# How do you simplify imaginary numbers?

## Question:

How do you simplify imaginary numbers?

## Imaginary Numbers:

If you remember your power rules, you know that whenever you take the square of a number you end up with a positive number as a result. This rule is true for all real numbers, but what if you could take the square of a number and get a negative as a result? This result can actually happen in math, but only when the number we square is not a real number. When we square a number and end up with a negative as a result we call the number we squared an imaginary number.

Imaginary numbers are generally written as a negative number under a square root sign. For example, {eq}\sqrt{-4} {/eq} is an imaginary number. In order to make things easier we write all imaginary numbers in terms of the imaginary number i, where {eq}i = \sqrt{-1} {/eq}. We can do this because the square root of any negative number can be written as the square root of the positive of that number multiplied by the square root of -1. This means our example imaginary number {eq}\sqrt{-4} {/eq} would be written in terms of i as follows.

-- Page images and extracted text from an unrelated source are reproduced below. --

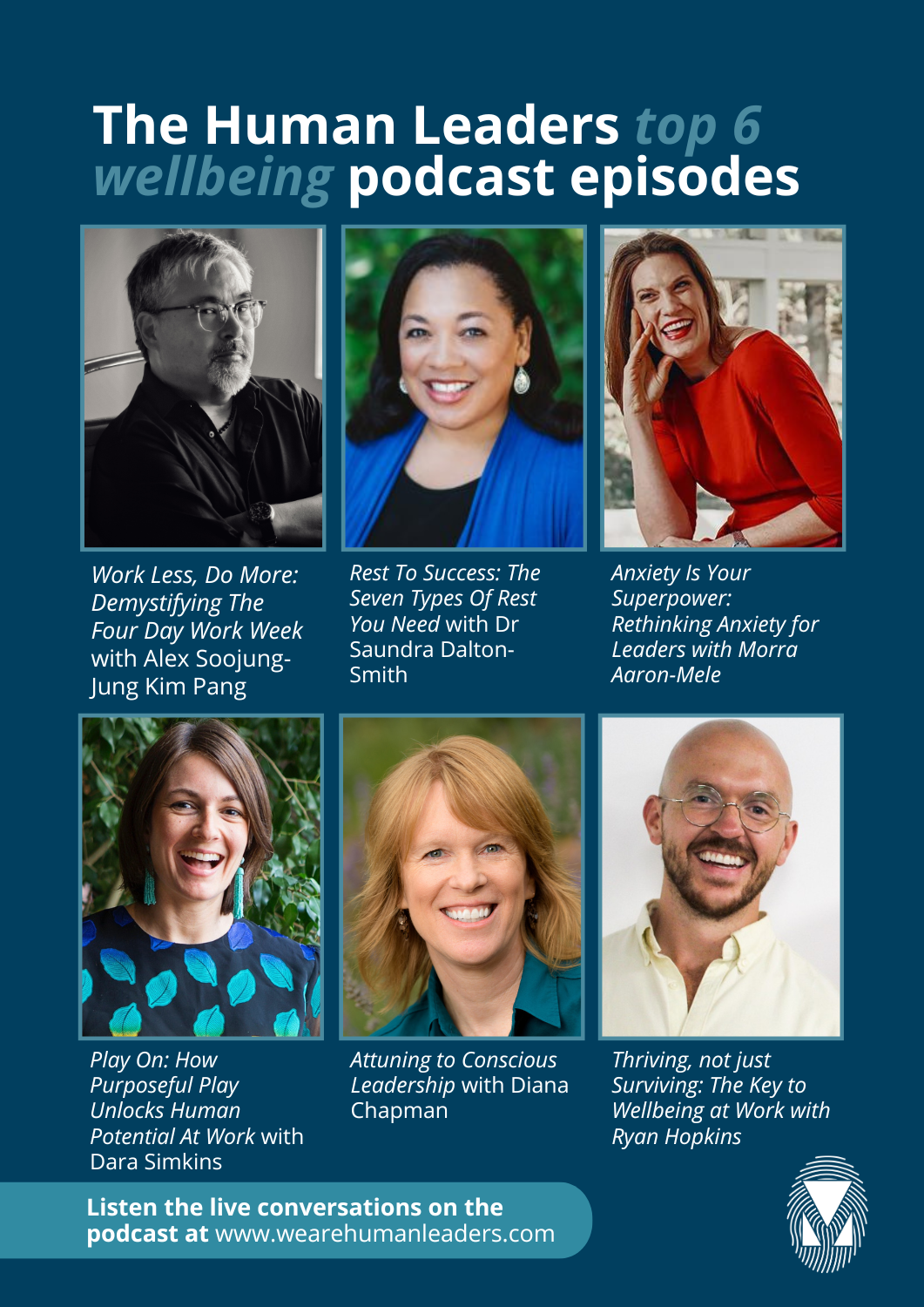 The Human Leaders top 6 wellbeing podcast episodes

Work Less, Do More: Demystifying The Four Day Work Week with Alex Soojung-Jung Kim Pang

Rest To Success: The Seven Types Of Rest You Need with Dr Saundra Dalton-Smith

Anxiety Is Your Superpower: Rethinking Anxiety for Leaders with Morra Aaron-Mele

Play On: How Purposeful Play Unlocks Human Potential At Work with Dara Simkins

Attuning to Conscious Leadership with Diana Chapman

Thriving, not just Surviving: The Key to Wellbeing at Work with Ryan Hopkins

Listen the live conversations on the podcast at www.wearehumanleaders.com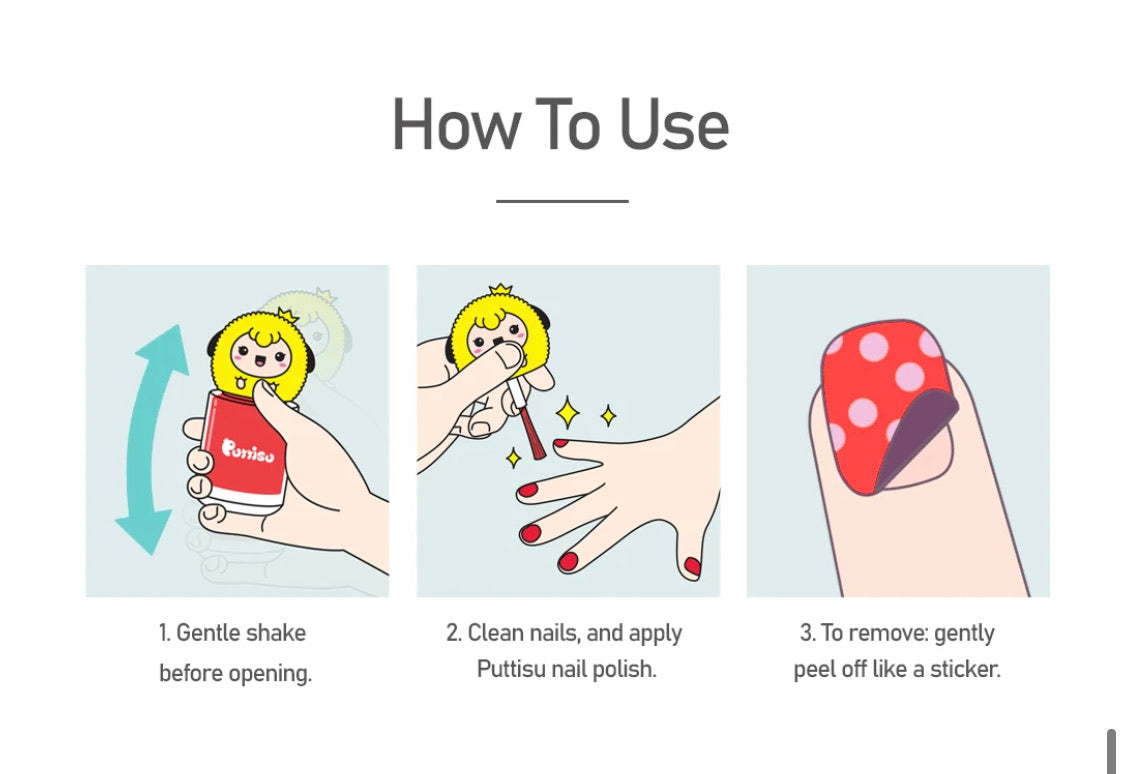 How To Use

Puttisu

1. Gentle shake before opening.

2. Clean nails, and apply Puttisu nail polish.

3. To remove: gently peel off like a sticker.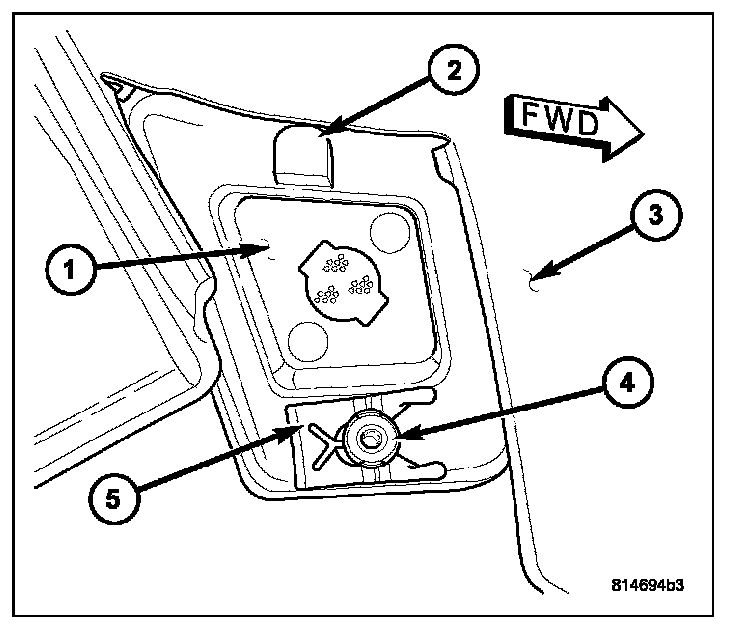 2
FWD
3
1
4
5
814694b3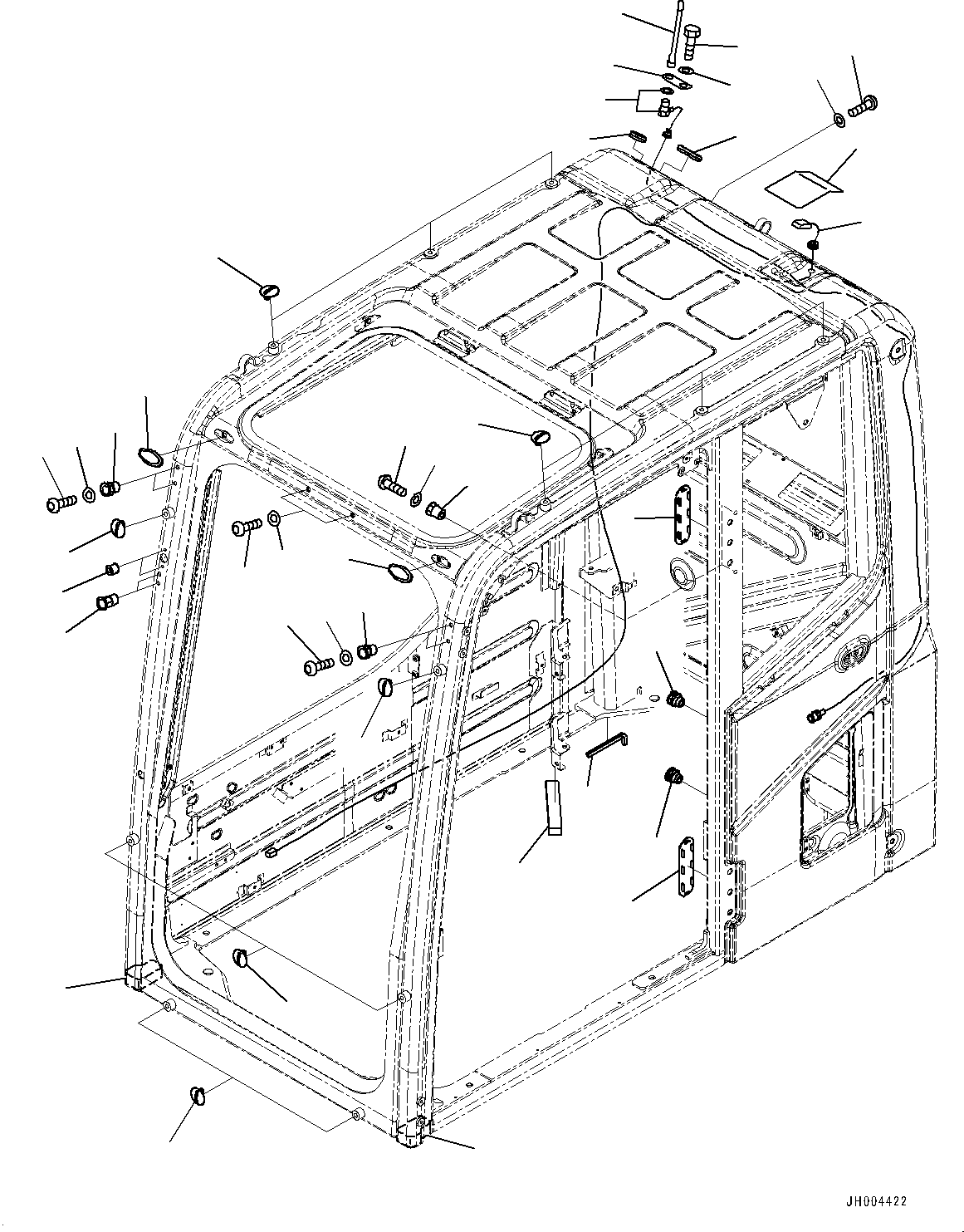 JH004422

{eq}\sqrt{-4} = \sqrt{4} \times \sqrt{-1} = 2i {/eq}

Knowing that the imaginary number i is equal to the {eq}\sqrt{-1} {/eq} is vital to simplifying imaginary numbers. For starters, it means that every power of i can be simplified by multiplying {eq}\sqrt{-1} {/eq} by itself as many times as the power indicates. To see how this works, let's look at the first four powers of i.

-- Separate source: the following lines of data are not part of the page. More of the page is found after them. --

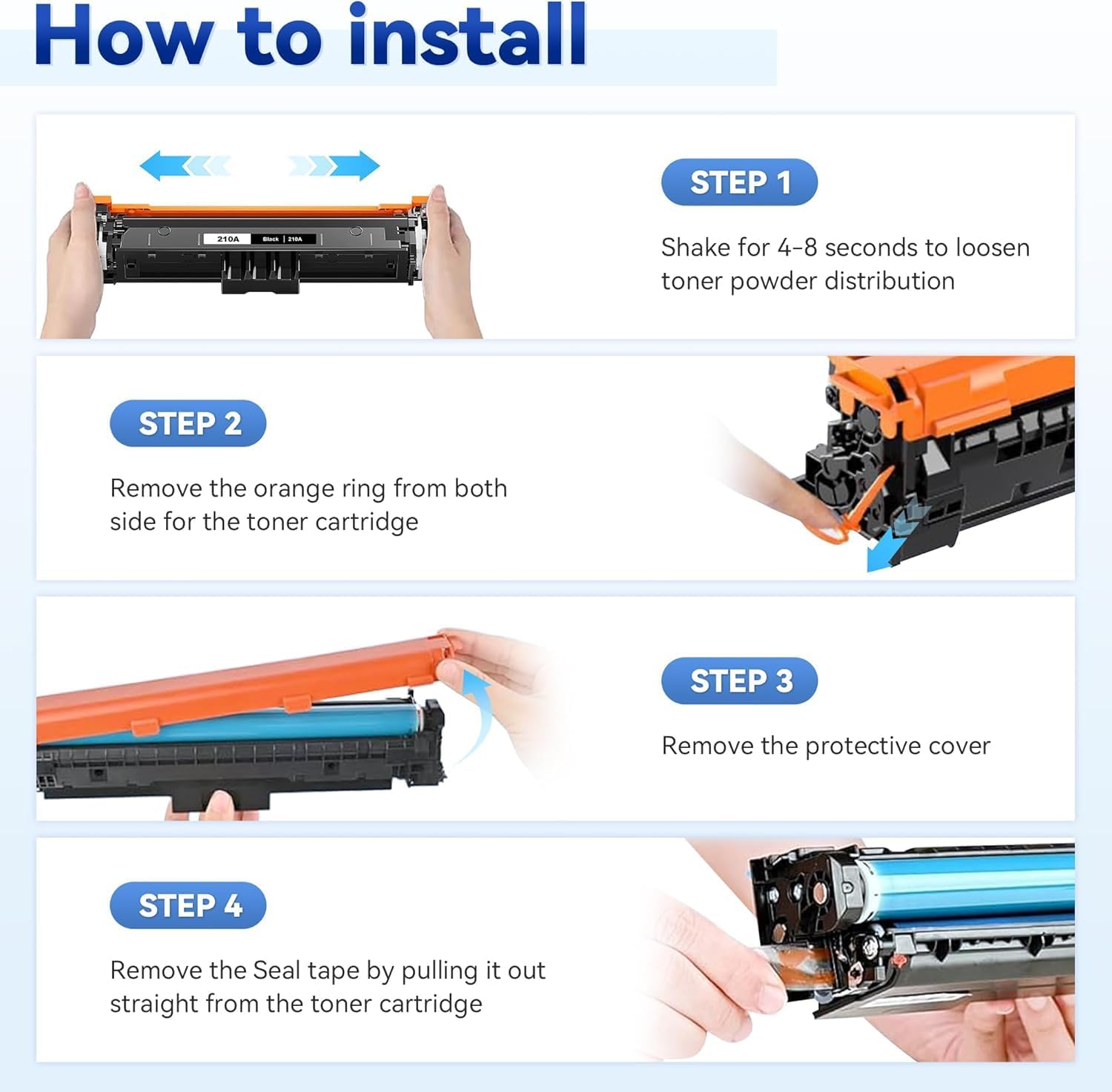 How to install

210A Black | 210A

STEP 1

Shake for 4-8 seconds to loosen toner powder distribution

STEP 2

Remove the orange ring from both side for the toner cartridge

STEP 3

Remove the protective cover

STEP 4

Remove the Seal tape by pulling it out straight from the toner cartridge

{eq}1)\; i^{1} = \sqrt{-1} = i \\ 2)\;i^{2} = \sqrt{-1} \times \sqrt{-1} = -1 \\ 3)\; i^{3} = \sqrt{-1} \times \sqrt{-1} \times \sqrt{-1} = -1 \times \sqrt{-1} = -1 \times i = -i \\ 4)\; i^{4} = \sqrt{-1} \times \sqrt{-1} \times \sqrt{-1} \times \sqrt{-1} = -1 \times -1 = 1 {/eq}

If we went any further than simplifying {eq}i^4 {/eq} this way things would start to get messy to write. Luckily, there's no reason to go any further than this ever. After {eq}i^{4} {/eq} the pattern of these four results begins to repeat with {eq}i^{5} = i {/eq}, {eq}i^{6} = -1 {/eq}, and so forth. This repeating pattern allows the simplification of imaginary numbers to be relatively straight forward. To simplify the imaginary number i raised to any power, all you need to do is divide the power i is raised to by 4. After dividing by 4, you take i and raise it to the power of the remainder. The result of i raised to the remainder is equal to i raised to the original power before dividing by 4.

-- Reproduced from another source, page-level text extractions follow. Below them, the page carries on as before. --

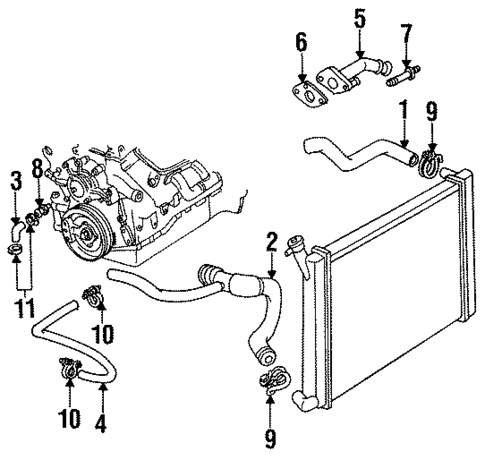 5
6
7
1
9
3
8
2
11
10
10
4
9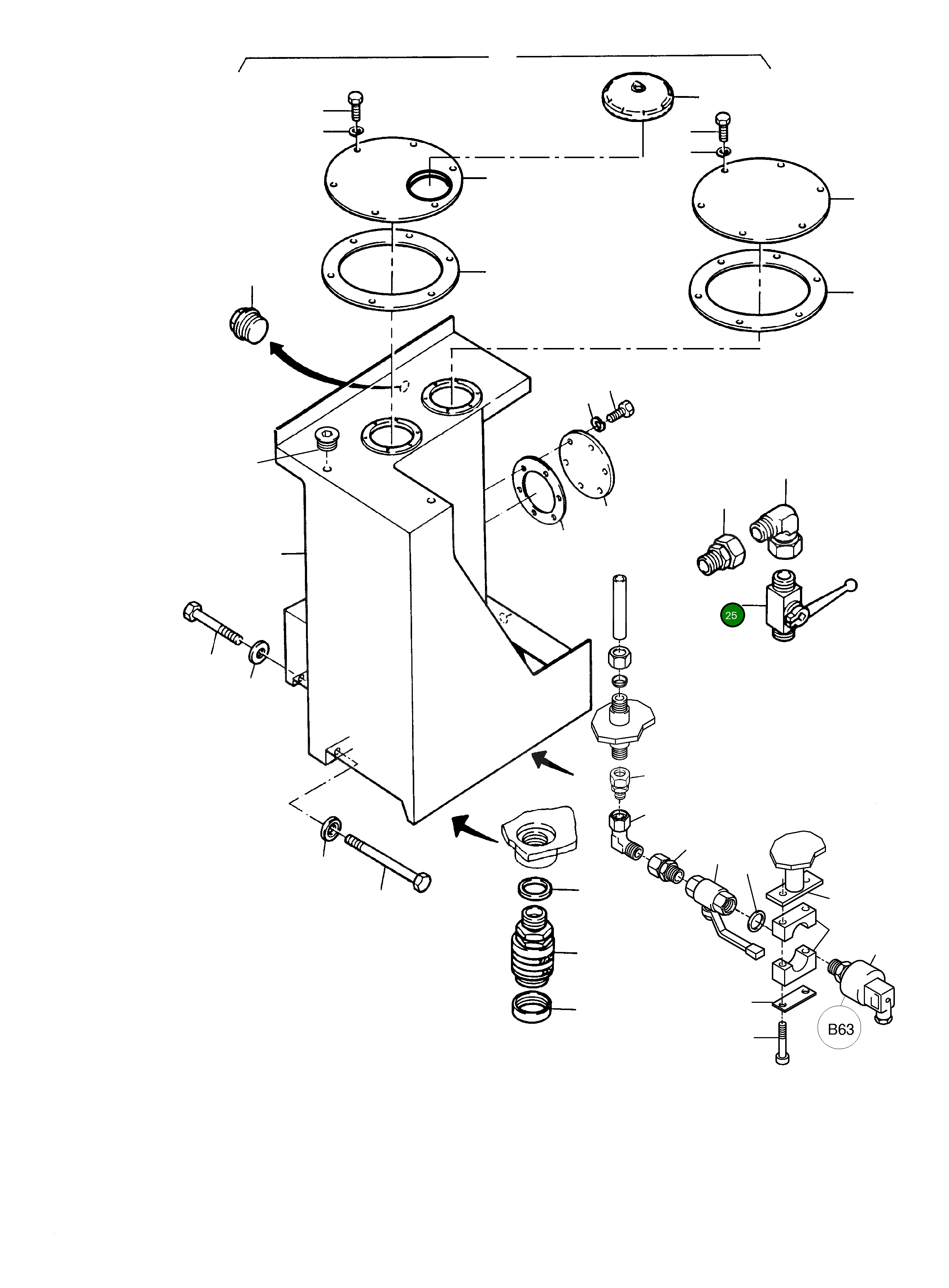 25

B63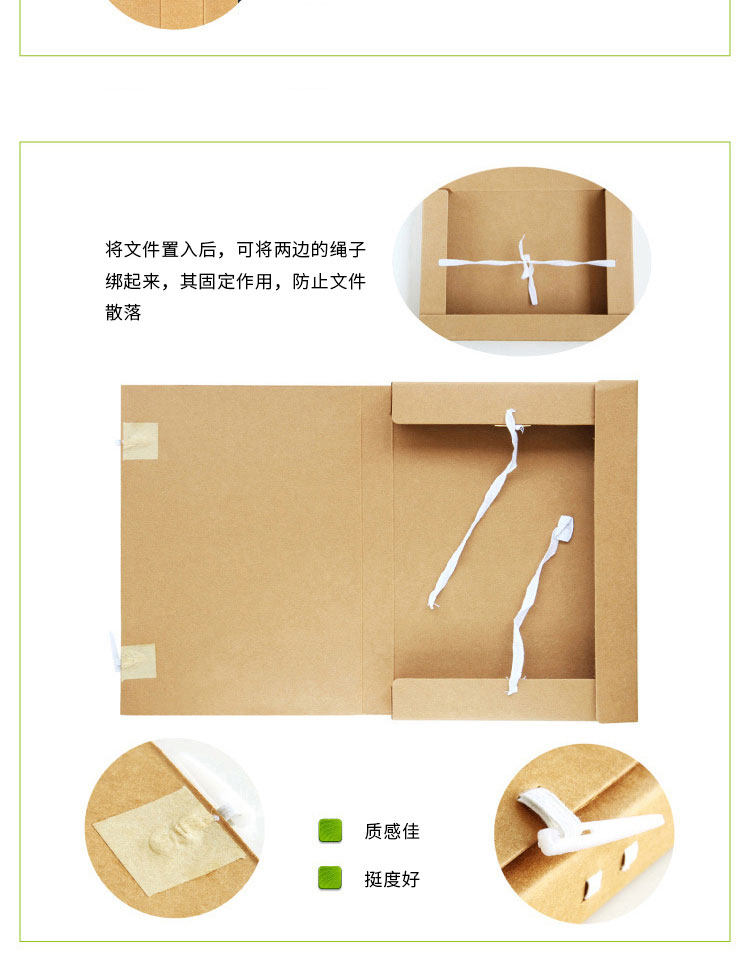 将文件置入后，可将两边的绳子绑起来，其固定作用，防止文件散落

质感佳

挺度好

In order to make sure we understand all this, let's look at an example.

{eq}i^{31} {/eq}

First we divide 31 by 4. Doing this we find that we get an answer of 7 with a remainder of 3.

{eq}31 \div 4 = 7\;R3 {/eq}

Next, we set i to be raised to the power of the remainder, which in this case is 3.

{eq}i^3 {/eq}

From our first four examples we already know that {eq}i^3 = -i {/eq}. Therefore, {eq}i^{31} {/eq} also equals {eq}-i {/eq}. If we wanted to put this all together, we could write it as follows.

{eq}i^{31} = i^{3} = -i {/eq}

Finally, I would like to note that sometimes you will get a remainder of 0 when doing this process. The rule that anything raised to 0 equals 1 also applies to the imaginary number i. This means that when you get 0 as a remainder your answer will always be 1. Note that this is also the same result you get when you raise i to a power of 4.